#### REQUIRED TASK
Reproduce the data verbatim from the line with "How far apart" to the line with "3.67 meters", including both of those lines.

#### EXTRACTED MATERIAL
#####

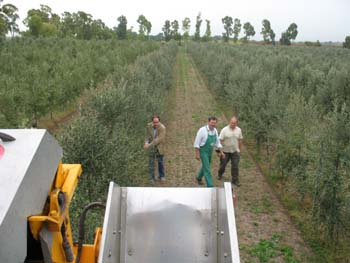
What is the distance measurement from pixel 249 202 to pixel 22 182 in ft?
30.3

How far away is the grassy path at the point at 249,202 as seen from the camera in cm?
880

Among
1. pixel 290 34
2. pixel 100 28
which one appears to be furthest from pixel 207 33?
pixel 100 28

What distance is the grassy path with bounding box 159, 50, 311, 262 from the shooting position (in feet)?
28.9

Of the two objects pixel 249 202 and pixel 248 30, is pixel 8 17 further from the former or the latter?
pixel 248 30

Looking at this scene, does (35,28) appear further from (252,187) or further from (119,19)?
(252,187)

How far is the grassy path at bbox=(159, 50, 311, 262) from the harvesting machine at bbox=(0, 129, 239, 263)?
4.31 m

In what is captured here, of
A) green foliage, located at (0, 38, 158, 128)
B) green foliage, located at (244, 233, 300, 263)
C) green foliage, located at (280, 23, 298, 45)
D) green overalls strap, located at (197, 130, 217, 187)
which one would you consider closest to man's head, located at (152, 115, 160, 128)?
green overalls strap, located at (197, 130, 217, 187)

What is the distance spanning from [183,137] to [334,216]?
1009cm

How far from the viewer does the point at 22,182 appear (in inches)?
112

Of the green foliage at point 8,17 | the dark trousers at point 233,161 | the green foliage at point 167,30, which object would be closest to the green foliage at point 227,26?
the green foliage at point 167,30

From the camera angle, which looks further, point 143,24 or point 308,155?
point 143,24

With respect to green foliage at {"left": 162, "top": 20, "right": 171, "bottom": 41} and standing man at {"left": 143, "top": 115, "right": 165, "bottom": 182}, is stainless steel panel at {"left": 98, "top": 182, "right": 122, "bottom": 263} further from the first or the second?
green foliage at {"left": 162, "top": 20, "right": 171, "bottom": 41}

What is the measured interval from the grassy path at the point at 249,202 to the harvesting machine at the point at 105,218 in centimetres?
431

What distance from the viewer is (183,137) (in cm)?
1791
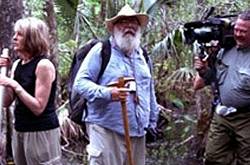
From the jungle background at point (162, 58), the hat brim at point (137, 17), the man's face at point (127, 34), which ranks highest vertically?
the hat brim at point (137, 17)

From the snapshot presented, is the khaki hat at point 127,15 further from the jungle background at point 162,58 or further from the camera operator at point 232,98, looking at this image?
the jungle background at point 162,58

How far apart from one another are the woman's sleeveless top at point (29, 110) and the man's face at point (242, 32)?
1923 millimetres

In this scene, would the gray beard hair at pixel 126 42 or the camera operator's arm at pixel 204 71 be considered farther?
the camera operator's arm at pixel 204 71

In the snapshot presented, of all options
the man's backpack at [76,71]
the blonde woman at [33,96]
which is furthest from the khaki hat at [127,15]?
the blonde woman at [33,96]

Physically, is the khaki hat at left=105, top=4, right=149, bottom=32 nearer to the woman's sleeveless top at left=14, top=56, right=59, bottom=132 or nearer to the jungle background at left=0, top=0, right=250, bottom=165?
the woman's sleeveless top at left=14, top=56, right=59, bottom=132

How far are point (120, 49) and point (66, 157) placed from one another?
3.67 meters

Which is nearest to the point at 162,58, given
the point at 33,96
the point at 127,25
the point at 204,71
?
the point at 204,71

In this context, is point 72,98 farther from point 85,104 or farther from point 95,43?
point 95,43

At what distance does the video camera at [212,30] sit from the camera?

#####

#### SOLUTION FOR THIS TASK
How far apart from one another are the woman's sleeveless top at point (29, 110) and the man's face at point (242, 32)?
1923 millimetres

In this scene, would the gray beard hair at pixel 126 42 or the camera operator's arm at pixel 204 71 be considered farther?
the camera operator's arm at pixel 204 71

In the snapshot presented, of all options
the man's backpack at [76,71]
the blonde woman at [33,96]
which is furthest from the khaki hat at [127,15]?
the blonde woman at [33,96]

Physically, is the khaki hat at left=105, top=4, right=149, bottom=32 nearer to the woman's sleeveless top at left=14, top=56, right=59, bottom=132 or nearer to the jungle background at left=0, top=0, right=250, bottom=165?
the woman's sleeveless top at left=14, top=56, right=59, bottom=132

How far are point (120, 49) and point (66, 157) placed from one another?
3.67 meters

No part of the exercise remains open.